TESTO CITATO -
________

Tra le criticità che potrebbero ulteriormente influire in maniera negativa sul raggiungimento degli obiettivi indicate l'autonomia differenziata. Sono appena stati pubblicati i dati sulla povertà in Italia, assai preoccupanti. Che impatto avrebbe la legge Calderoli su diseguaglianza e povertà?
La povertà non è soltanto l'assenza di un lavoro o l'assenza di reddito: c'è la povertà energetica, la povertà alimentare, la povertà educativa. Il governo con la legge sull’autonomia differenziata prevede di poter decentrare alle regioni ben 23 materie, tra cui l’ambiente, le infrastrutture, la mobilità, l’energia; se così accadesse, come si farebbe a tenere la coerenza delle politiche che il governo stesso, nella Strategia nazionale di sviluppo sostenibile approvata l'anno scorso e poi totalmente dimenticata, dice essere una condizione necessaria per la sostenibilità? Moltiplicare 23 materie per 21 territori, le 19 regioni più le due province autonome, determinerebbe una frammentazione di interventi per cui la probabilità di arrivare a una vera sostenibilità a 360 gradi andrebbe praticamente a zero.
Tra gli obbiettivi di Agenda 2030 c’è la riduzione della produzione e del consumo di energia, secondo il Rapporto siamo assai indietro: se venisse attuata l'autonomia differenziata cosa potrebbe succedere?

________

ELENCO -

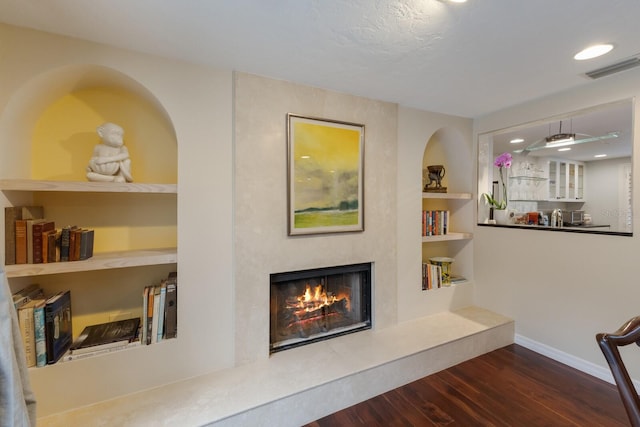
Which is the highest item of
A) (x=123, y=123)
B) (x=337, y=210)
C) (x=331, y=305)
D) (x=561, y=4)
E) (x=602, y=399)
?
(x=561, y=4)

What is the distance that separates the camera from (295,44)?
5.36ft

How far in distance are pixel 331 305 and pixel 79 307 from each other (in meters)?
1.86

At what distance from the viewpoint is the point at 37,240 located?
5.11 ft

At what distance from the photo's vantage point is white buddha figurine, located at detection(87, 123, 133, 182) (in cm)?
168

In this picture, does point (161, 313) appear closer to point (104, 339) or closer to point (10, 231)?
point (104, 339)

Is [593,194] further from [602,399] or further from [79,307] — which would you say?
[79,307]

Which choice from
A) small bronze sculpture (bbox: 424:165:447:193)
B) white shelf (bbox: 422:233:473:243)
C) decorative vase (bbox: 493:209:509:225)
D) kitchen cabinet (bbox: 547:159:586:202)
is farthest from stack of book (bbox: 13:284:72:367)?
kitchen cabinet (bbox: 547:159:586:202)

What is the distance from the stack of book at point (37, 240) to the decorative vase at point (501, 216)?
11.4 ft

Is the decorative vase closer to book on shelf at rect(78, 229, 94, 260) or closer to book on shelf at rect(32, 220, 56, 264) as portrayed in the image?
book on shelf at rect(78, 229, 94, 260)

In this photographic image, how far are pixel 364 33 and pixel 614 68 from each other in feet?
6.03

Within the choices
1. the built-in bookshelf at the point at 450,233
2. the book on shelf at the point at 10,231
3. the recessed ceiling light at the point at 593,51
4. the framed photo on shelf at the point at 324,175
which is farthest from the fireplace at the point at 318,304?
the recessed ceiling light at the point at 593,51

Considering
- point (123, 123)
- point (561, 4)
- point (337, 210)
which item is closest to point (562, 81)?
point (561, 4)

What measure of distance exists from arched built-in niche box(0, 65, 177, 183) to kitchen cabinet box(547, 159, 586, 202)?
3.13 m

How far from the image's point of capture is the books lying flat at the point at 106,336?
65.8 inches
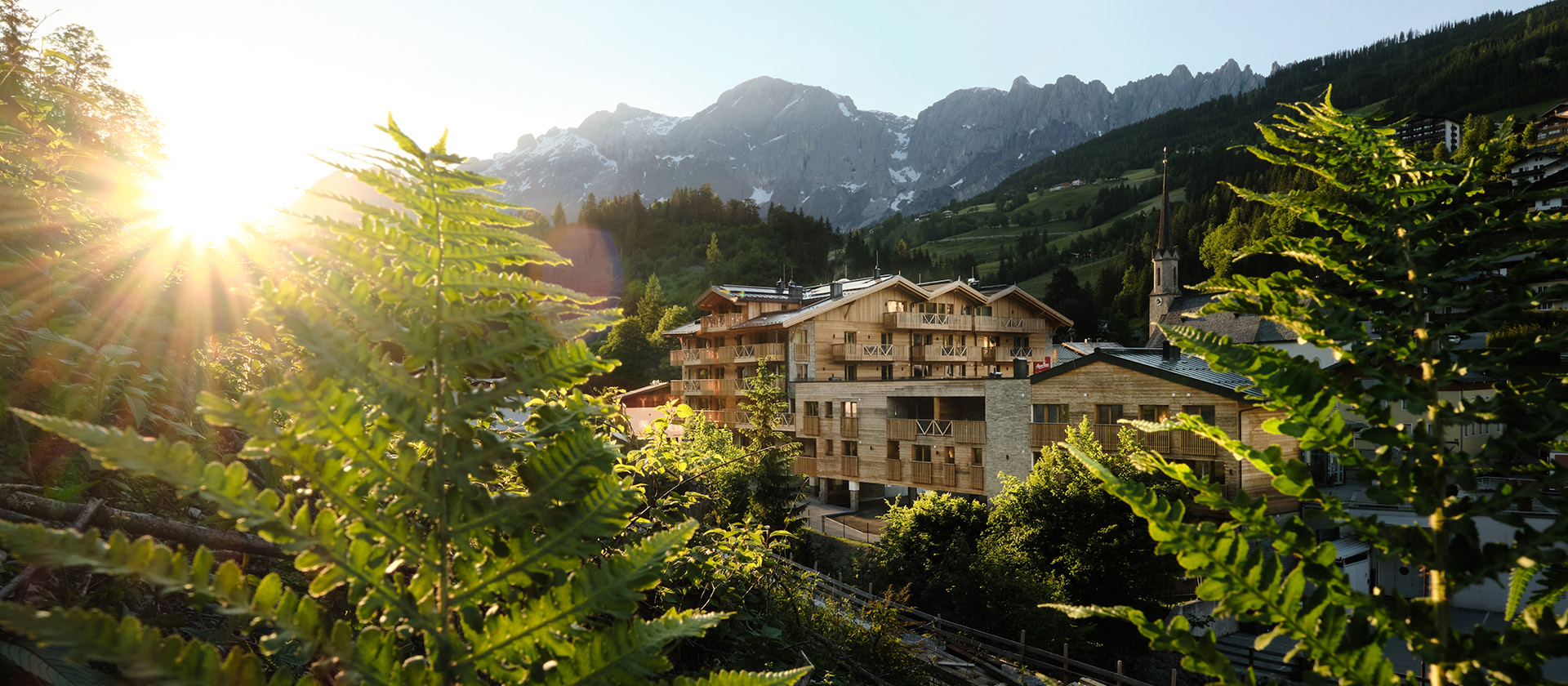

________

CONSEGNA -
Riporti parola per parola il passo del testo sull'autonomia differenziata che va da "Tra le criticità" a "diseguaglianza e povertà?".

SOLUZIONE DELL'ESERCIZIO -
Tra le criticità che potrebbero ulteriormente influire in maniera negativa sul raggiungimento degli obiettivi indicate l'autonomia differenziata. Sono appena stati pubblicati i dati sulla povertà in Italia, assai preoccupanti. Che impatto avrebbe la legge Calderoli su diseguaglianza e povertà?